- Stated goal 1:
Answer these questions about the review of My Best Friend's Exorcism, marking each answer with the same letter as its question.
(a) In what year is the story set?
(b) Where do Abby and Gretchen spend a night before their senior year?
(c) Whose words does the reviewer quote in the final sentence?
- Stated goal 2: Pick up the review of My Best Friend's Exorcism after its final sentence and keep writing it.

If you’ve ever watched Pretty in Pink and thought to yourself, “this could use a little more blood and guts,” then oh, boy do I have a book for you.

My Best Friend’s Exorcism opens, as many teen movies do, on a friendship between two girls, our protagonist (Abby) and her BFF (Gretchen). The year is 1987. About to start their senior year of high school, the girls spend a night at a cabin on the lake, planning to drink, gossip, and take their first acid trip. At first, the girls are disappointed when the drug doesn’t work… but days later, when Gretchen starts acting strangely, it becomes clear that a bad trip could be the least of their worries. Gretchen starts seeing things, acting moody, and disappearing for days on end. Abby is convinced that Gretchen is being possessed by the devil, but who will believe her? Can she save their friendship—and Gretchen’s life?

This book fits into so many genres it’s almost impossible to categorize it, and yet it does every category justice. In some parts, it’s campy and overdramatic. In others, it’s grotesque and terrifying. It’s full of feel-good friendship moments that will make you say, “awww!” and nauseating horror sequences that will make you say, “nope!” The best part? The prose is smooth enough to entice any lit. fic. lover. Sometimes, with horror, it can feel like you’re sacrificing good writing for thrills and chills, but not with Hendrix. In the words of Liz Lemon, “I can have it all!”

- Provided records:
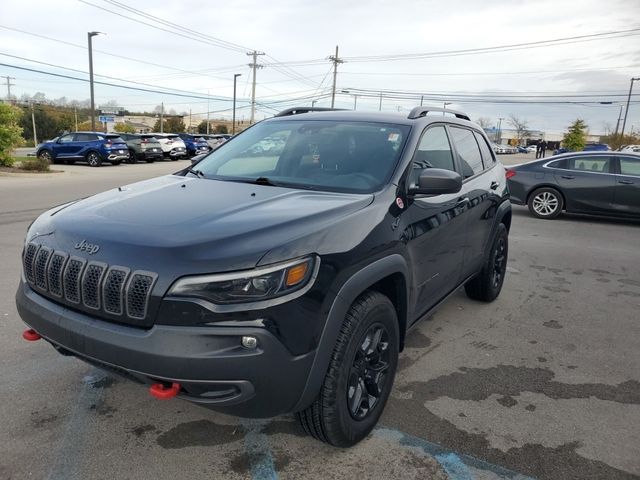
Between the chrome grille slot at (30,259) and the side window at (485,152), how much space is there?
3848 millimetres

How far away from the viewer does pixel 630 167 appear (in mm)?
10367

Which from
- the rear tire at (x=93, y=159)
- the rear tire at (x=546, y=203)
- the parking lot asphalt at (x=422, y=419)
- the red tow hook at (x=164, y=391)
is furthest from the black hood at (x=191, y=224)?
the rear tire at (x=93, y=159)

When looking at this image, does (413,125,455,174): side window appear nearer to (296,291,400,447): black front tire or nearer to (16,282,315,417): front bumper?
(296,291,400,447): black front tire

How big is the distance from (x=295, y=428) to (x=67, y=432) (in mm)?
Answer: 1245

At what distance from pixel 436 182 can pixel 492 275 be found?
2.38 m

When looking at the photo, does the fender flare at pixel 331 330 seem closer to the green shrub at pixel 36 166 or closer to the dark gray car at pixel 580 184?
the dark gray car at pixel 580 184

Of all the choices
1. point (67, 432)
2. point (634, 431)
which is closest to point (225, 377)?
point (67, 432)

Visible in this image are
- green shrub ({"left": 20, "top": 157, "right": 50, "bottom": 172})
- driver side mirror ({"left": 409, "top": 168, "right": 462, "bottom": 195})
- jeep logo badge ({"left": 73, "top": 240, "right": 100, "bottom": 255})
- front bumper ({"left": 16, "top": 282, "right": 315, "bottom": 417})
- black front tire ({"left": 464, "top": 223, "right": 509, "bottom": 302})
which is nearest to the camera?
front bumper ({"left": 16, "top": 282, "right": 315, "bottom": 417})

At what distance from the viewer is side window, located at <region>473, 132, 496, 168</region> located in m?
4.97

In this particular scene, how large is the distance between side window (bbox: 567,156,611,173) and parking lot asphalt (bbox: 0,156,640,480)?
665cm

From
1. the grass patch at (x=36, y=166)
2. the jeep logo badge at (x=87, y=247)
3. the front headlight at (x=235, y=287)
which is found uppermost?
the jeep logo badge at (x=87, y=247)

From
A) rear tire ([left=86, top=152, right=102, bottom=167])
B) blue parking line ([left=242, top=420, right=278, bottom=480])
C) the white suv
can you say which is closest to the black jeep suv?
blue parking line ([left=242, top=420, right=278, bottom=480])

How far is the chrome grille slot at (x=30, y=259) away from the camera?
8.63 feet

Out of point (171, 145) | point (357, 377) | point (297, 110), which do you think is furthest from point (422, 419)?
point (171, 145)
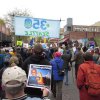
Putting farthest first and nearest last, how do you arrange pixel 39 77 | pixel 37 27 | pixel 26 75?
pixel 37 27 → pixel 39 77 → pixel 26 75

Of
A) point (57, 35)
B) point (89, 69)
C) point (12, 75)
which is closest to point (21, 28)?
point (57, 35)

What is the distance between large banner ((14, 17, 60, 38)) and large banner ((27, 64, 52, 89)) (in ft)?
27.7

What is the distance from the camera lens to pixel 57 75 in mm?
10766

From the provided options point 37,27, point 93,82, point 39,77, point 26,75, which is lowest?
point 93,82

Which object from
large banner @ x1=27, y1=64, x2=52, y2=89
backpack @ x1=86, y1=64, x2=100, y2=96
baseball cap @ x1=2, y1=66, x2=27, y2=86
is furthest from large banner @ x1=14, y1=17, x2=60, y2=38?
baseball cap @ x1=2, y1=66, x2=27, y2=86

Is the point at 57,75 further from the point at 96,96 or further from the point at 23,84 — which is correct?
the point at 23,84

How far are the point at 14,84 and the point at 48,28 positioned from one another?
36.9 feet

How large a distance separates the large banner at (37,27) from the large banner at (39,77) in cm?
843

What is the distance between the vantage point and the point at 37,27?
1505 centimetres

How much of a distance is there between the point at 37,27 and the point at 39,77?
353 inches

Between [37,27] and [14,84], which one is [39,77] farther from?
[37,27]

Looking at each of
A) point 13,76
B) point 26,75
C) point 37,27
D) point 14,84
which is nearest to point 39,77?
point 26,75

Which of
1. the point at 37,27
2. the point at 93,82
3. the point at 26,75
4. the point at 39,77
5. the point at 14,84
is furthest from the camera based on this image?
the point at 37,27

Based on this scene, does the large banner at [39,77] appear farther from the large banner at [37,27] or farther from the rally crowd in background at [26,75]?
the large banner at [37,27]
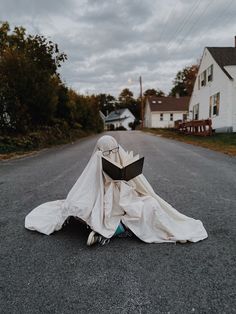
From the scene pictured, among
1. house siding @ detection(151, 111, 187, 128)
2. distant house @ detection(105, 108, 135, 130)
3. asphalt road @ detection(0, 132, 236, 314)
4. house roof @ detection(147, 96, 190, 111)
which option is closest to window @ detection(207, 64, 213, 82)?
asphalt road @ detection(0, 132, 236, 314)

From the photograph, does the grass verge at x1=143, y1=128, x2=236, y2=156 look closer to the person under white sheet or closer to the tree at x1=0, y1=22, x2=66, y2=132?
the person under white sheet

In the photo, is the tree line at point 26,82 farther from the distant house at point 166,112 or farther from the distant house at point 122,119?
the distant house at point 122,119

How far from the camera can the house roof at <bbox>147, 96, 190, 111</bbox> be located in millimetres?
49031

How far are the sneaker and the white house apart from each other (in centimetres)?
1751

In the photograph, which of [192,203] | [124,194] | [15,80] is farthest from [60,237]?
[15,80]

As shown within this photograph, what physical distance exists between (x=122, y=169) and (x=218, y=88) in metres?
19.0

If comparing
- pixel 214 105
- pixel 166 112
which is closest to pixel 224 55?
pixel 214 105

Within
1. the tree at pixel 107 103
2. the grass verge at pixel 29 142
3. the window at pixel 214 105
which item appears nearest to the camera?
the grass verge at pixel 29 142

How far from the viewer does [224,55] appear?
66.9 ft

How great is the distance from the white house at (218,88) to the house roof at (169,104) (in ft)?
80.8

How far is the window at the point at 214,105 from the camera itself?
790 inches

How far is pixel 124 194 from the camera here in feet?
10.8

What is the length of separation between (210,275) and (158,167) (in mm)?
5598

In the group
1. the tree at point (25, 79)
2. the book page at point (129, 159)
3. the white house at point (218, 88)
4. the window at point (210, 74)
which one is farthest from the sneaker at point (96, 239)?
the window at point (210, 74)
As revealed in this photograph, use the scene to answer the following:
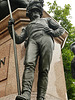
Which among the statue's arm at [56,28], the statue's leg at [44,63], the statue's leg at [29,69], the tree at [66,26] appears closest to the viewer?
the statue's leg at [29,69]

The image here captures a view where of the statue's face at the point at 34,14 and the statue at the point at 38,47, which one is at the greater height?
the statue's face at the point at 34,14

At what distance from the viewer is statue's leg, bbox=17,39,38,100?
3.42 meters

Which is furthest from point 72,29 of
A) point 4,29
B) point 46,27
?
point 46,27

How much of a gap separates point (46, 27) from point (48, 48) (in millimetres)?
581

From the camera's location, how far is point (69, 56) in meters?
12.7

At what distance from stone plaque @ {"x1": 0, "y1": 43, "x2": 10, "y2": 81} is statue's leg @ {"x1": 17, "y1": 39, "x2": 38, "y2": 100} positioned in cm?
125

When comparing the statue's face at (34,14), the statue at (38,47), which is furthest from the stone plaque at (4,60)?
the statue's face at (34,14)

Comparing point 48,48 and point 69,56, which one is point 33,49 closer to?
point 48,48

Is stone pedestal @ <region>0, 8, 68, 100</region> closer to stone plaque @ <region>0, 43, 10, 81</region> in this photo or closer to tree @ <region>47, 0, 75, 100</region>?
stone plaque @ <region>0, 43, 10, 81</region>

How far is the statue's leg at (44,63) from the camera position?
12.8 ft

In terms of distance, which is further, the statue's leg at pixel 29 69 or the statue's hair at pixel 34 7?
the statue's hair at pixel 34 7

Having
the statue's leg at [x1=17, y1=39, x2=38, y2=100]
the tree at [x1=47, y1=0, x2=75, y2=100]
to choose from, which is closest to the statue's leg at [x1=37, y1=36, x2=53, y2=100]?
the statue's leg at [x1=17, y1=39, x2=38, y2=100]

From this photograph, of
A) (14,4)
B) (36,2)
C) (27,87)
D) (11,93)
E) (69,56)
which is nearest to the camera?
(27,87)

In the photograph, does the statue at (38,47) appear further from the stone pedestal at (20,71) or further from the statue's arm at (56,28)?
the stone pedestal at (20,71)
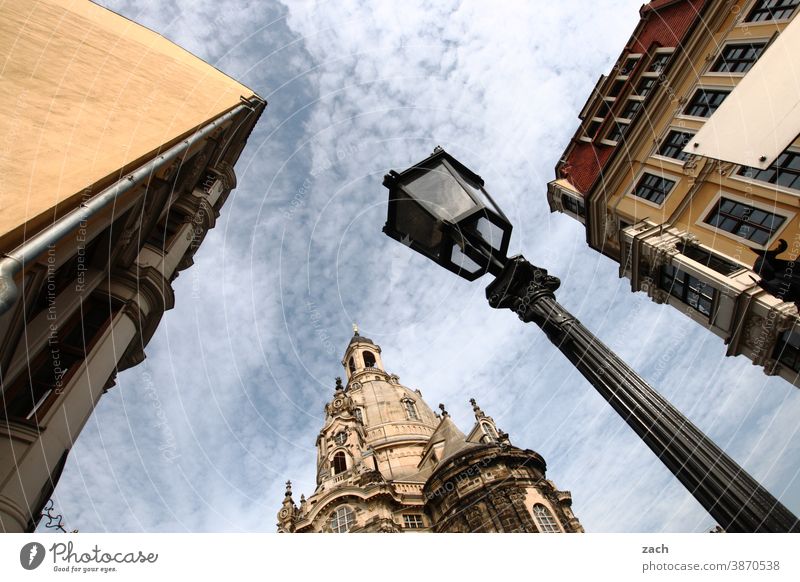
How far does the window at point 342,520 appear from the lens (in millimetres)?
29453

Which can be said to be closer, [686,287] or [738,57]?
[738,57]

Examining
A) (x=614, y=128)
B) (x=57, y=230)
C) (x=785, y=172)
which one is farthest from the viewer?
(x=614, y=128)

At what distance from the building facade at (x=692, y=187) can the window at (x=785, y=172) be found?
3cm

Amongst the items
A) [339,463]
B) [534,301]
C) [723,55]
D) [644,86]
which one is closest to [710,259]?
[723,55]

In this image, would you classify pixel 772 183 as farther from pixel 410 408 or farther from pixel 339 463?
pixel 410 408

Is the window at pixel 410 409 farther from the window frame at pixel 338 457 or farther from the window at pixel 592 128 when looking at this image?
the window at pixel 592 128

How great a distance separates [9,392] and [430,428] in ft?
156

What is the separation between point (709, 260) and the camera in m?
14.1

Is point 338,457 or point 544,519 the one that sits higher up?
point 338,457

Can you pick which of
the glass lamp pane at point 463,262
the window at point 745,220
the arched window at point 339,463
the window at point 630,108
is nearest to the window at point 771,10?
the window at point 630,108

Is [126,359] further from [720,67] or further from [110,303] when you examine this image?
[720,67]

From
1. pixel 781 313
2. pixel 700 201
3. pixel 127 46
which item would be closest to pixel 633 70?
pixel 700 201

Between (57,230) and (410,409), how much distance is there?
50673mm

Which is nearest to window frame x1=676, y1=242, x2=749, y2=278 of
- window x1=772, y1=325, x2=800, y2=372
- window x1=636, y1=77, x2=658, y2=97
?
window x1=772, y1=325, x2=800, y2=372
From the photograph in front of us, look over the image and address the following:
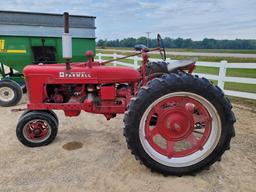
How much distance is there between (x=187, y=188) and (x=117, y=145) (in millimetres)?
1308

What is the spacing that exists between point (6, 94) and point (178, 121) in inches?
179

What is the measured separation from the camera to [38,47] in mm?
6602

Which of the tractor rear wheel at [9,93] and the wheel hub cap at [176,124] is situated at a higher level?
the wheel hub cap at [176,124]

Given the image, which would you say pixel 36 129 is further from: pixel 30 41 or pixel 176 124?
pixel 30 41

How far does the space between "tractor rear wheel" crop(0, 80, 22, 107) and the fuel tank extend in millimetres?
2637

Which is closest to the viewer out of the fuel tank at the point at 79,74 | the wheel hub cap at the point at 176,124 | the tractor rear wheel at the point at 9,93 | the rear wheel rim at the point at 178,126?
the rear wheel rim at the point at 178,126

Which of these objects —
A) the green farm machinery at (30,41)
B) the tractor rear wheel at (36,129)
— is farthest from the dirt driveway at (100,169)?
the green farm machinery at (30,41)

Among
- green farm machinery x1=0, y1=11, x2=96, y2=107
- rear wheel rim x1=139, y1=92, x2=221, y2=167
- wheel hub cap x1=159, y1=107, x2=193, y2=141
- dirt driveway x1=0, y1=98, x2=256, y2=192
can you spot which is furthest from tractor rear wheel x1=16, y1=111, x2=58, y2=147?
green farm machinery x1=0, y1=11, x2=96, y2=107

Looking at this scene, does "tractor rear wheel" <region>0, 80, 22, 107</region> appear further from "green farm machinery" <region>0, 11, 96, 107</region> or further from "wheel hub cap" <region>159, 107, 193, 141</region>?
"wheel hub cap" <region>159, 107, 193, 141</region>

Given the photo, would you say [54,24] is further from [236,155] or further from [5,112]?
[236,155]

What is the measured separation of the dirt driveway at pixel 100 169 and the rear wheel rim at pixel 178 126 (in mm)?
215

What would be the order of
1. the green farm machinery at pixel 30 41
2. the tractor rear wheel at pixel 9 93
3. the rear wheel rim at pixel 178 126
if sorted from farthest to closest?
the green farm machinery at pixel 30 41 → the tractor rear wheel at pixel 9 93 → the rear wheel rim at pixel 178 126

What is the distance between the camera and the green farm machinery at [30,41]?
602 centimetres

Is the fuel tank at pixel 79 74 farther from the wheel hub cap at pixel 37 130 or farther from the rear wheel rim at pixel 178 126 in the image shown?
the rear wheel rim at pixel 178 126
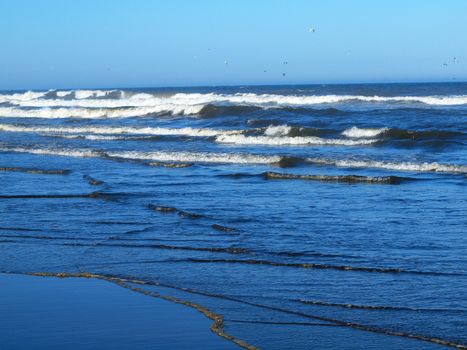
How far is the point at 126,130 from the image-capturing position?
34844 millimetres

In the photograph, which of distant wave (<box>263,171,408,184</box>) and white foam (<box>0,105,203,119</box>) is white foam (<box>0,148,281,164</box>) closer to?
distant wave (<box>263,171,408,184</box>)

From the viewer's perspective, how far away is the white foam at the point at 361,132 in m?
26.9

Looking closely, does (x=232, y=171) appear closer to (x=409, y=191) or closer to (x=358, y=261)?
(x=409, y=191)

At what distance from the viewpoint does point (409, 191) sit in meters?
14.1

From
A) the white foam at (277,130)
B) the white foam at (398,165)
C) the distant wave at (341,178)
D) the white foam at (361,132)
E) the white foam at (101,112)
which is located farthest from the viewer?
the white foam at (101,112)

- Written response 1:
(a) 1987
(b) At a cabin on the lake
(c) Liz Lemon's

- Written response 2:
Don’t believe me? Read this passage without getting goosebumps. (For context, Abby is visiting the sickbed of her friend Margaret, who she believes has been poisoned by Demon!Gretchen. The reality, she soon learns, is much, much worse.)

“. . . Abby saw something pale and white squirming in the blackness of Margaret’s gullet, curling around her tonsils.

Abby leaned forward for a better look, and the thing inside moved. She jerked back, smacking into Riley, who’d crept closer to investigate. The thing kept coming, oozing up out of Margaret’s throat, rising to the surface. Tears were spilling down Margaret’s sallow cheeks and her throat and chest kept spasming; her bony hands scratched and clawed uselessly at the tight skin on her neck. But the thing kept slithering out.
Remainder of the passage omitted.